YEREL SEÇİMDE CUMHUR İTTİFAKI DURUMUNU DEĞERLENDİRİRİZ
Mahalli seçimlere hazırlanmamız, bütün oyunları bozmamız gerekiyor. Oradan güçlü çıkmamız lazım. Partinin adayı, ehliyet, liyakat sahibi, dürüst, toplumda takdir edilen isimler olacak. Bu isimlerle Mart 2019 seçimlerine gireceğiz. Aday belirleme çalışmalarımızı öne çekip ona göre yürüteceğiz. Teşkilat ve diğer görevlerde bulunan arkadaşlarımızın Genel Merkez'le irtibata geçmeden hareket etmemesi gerekiyor. Kendisine adaylığı resmen tevdi edilene kadar mevcut görevini yerine getirmelidir. Bu bayrak yarışında görev değişikliği durumu olanların yeni arkadaşımız gelene kadar görevini aksatmadan yürütmesi gerekir. AK Parti olarak seçimlerde 2014'e göre belediye sayımızı ve oyumuzu artırmak istiyoruz. Yerel seçimde Cumhur İttifakı durumunu değerlendiririz. Yerel seçimlerde de bu ittifakı gerçekleştirme durumumuz olur. Bu olursa iki partinin de gücünü artıracağına inanıyorum.

BU SEFER İŞLERİ ZOR
Diğer partilerin de ittifak arayışlarında olduklarını biliyoruz. Biz milletimize hep açık olduk. İş bilmez muhalefet belediyelerinden milleti kurtarmanın bir fırsatı önümüzdeki seçimler.

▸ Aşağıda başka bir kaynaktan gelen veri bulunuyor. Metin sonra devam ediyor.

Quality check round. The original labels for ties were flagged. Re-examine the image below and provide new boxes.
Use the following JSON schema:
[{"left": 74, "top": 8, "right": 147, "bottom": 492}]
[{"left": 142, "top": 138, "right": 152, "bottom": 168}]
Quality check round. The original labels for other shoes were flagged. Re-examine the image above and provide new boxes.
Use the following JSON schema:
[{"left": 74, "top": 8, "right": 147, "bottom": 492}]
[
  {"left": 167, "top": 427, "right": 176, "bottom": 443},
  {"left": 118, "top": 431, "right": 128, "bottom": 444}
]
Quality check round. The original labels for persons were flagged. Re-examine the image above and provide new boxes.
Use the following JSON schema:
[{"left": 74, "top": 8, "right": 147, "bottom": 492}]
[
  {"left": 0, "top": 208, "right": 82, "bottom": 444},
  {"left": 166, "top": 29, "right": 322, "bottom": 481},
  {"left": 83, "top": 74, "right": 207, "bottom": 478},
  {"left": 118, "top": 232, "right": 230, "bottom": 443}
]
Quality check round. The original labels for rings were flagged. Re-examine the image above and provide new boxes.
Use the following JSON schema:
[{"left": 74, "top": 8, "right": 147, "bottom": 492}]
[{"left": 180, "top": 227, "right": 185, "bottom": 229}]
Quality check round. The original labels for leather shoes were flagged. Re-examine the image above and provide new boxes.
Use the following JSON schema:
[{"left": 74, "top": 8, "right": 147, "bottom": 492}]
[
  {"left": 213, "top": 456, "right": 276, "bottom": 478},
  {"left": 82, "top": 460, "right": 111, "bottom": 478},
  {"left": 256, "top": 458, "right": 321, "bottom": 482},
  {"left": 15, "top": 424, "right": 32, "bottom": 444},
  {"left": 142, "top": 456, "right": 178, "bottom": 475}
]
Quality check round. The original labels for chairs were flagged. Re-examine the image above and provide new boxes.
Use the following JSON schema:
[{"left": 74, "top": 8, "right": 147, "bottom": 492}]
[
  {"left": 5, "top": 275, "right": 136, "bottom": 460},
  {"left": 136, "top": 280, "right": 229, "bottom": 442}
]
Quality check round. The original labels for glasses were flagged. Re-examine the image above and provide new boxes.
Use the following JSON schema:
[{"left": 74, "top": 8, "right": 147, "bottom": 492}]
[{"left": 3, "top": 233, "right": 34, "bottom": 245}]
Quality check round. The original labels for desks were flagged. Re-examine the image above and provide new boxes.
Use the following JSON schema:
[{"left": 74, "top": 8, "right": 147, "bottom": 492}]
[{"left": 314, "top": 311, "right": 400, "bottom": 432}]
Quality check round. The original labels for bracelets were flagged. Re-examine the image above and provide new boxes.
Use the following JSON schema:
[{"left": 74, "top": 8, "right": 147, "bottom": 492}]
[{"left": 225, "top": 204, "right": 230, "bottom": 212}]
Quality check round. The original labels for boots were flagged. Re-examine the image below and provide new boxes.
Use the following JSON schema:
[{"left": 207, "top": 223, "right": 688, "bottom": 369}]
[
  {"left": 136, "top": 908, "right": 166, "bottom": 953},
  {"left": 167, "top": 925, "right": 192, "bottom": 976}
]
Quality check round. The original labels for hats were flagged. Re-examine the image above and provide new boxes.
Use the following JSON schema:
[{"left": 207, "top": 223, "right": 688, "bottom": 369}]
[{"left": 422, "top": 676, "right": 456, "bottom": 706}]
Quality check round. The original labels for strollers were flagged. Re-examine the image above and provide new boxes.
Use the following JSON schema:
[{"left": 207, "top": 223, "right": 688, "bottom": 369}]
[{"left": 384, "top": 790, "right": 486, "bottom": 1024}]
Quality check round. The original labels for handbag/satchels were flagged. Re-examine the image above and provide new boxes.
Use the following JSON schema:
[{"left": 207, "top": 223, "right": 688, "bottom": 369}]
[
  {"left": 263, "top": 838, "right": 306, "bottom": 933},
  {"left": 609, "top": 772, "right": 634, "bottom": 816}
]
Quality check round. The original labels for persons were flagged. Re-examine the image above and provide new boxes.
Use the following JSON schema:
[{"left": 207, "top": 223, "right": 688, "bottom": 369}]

Terör örgütünün güdümündeki parti sırf ideolojik söylemlerle taş üstüne taş koymadan oralarda kaldı. Bu sefer işlerinin zor olduğunu düşünüyorum. Terör örgütü ile birlikte aday olmaya yeltenenler bizden demokratik yaklaşım bekleyemezler.